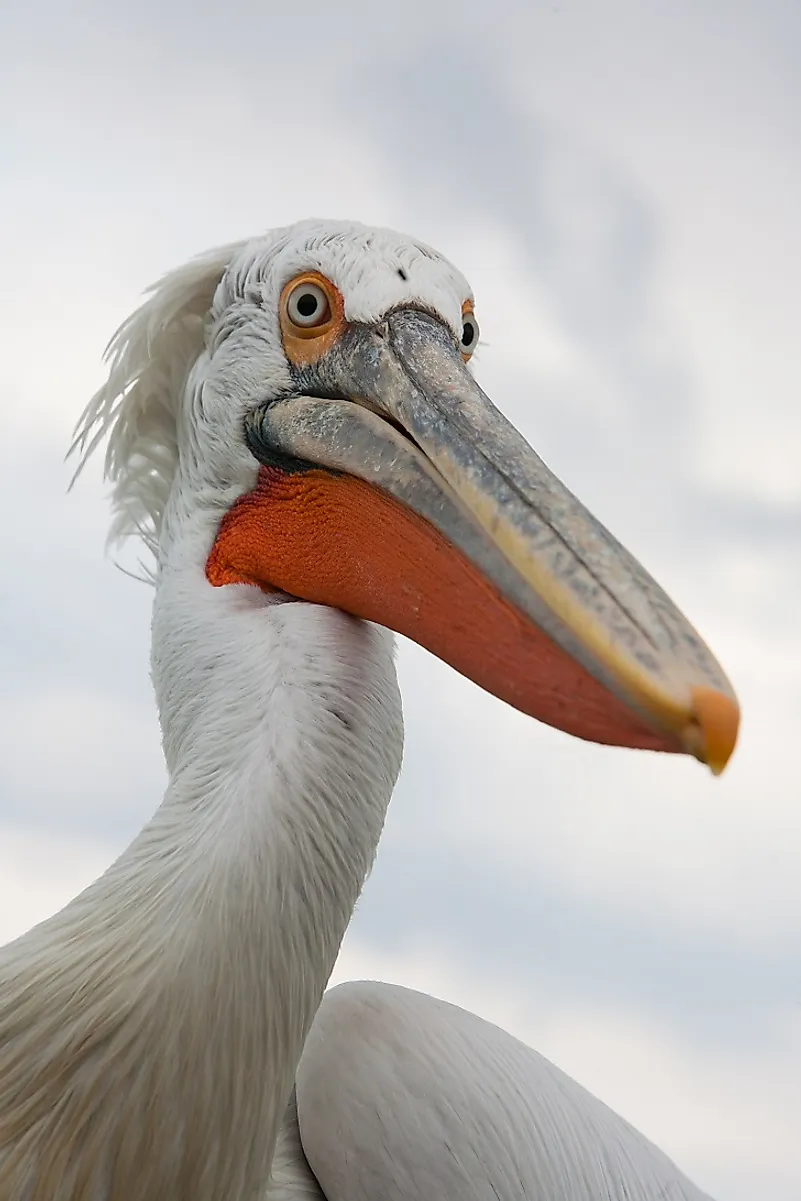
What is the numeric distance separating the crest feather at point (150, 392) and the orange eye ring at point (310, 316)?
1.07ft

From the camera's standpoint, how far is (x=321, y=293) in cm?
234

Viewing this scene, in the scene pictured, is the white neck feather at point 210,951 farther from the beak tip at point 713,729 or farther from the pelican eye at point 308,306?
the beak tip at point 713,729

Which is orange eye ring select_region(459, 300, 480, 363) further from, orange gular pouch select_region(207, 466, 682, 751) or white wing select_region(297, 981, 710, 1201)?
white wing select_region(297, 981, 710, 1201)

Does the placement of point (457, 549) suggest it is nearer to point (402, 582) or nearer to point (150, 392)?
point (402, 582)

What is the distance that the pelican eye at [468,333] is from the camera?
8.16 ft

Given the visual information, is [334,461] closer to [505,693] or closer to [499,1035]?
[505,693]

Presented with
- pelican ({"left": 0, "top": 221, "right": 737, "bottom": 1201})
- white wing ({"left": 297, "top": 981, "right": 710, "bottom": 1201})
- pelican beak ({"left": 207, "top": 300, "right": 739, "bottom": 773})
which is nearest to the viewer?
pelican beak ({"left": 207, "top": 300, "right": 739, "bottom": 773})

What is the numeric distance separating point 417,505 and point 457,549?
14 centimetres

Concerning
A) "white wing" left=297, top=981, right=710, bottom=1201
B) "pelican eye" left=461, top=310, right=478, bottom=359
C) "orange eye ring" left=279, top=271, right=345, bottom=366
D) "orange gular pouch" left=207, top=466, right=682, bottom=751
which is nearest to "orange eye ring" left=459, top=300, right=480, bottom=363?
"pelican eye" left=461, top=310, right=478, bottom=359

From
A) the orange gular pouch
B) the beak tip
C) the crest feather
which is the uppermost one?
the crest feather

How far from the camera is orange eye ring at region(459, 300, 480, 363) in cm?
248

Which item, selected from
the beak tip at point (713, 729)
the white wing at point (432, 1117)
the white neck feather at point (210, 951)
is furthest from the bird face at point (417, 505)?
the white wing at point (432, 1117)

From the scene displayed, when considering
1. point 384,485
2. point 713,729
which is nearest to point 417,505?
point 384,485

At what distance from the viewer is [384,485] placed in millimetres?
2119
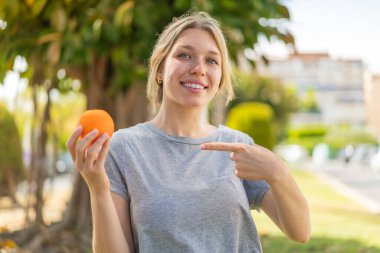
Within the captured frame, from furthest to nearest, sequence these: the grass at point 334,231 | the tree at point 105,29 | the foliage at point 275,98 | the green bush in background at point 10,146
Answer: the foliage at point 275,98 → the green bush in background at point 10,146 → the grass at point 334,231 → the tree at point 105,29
◆ ◆ ◆
WHAT YOU NEED TO DO:
Copy out the rows word for word, from the beginning through the line with "14 centimetres", and include that line. Leave the pictures out of your copy.

ANSWER BELOW:
What is the numeric distance separating the crest feather at point (150, 392) and the orange eye ring at point (310, 316)?
1.07ft

From the camera's standpoint, how far is (x=321, y=293) in cm?
234

Viewing this scene, in the scene pictured, is the white neck feather at point 210,951 farther from the beak tip at point 713,729 or farther from the pelican eye at point 308,306?
the beak tip at point 713,729

Which is orange eye ring select_region(459, 300, 480, 363) further from, orange gular pouch select_region(207, 466, 682, 751) or white wing select_region(297, 981, 710, 1201)?
white wing select_region(297, 981, 710, 1201)

Does the placement of point (457, 549) suggest it is nearer to point (402, 582) or nearer to point (150, 392)?
point (402, 582)

What is the distance that the pelican eye at [468,333] is from the camera?
8.16 ft

Given the visual information, is [334,461] closer to [505,693] or closer to [499,1035]?
[505,693]

Presented with
- pelican ({"left": 0, "top": 221, "right": 737, "bottom": 1201})
- white wing ({"left": 297, "top": 981, "right": 710, "bottom": 1201})
- pelican beak ({"left": 207, "top": 300, "right": 739, "bottom": 773})
which is nearest to the viewer?
pelican beak ({"left": 207, "top": 300, "right": 739, "bottom": 773})

What is the numeric distance separating point 417,505 and point 457,549?
14 centimetres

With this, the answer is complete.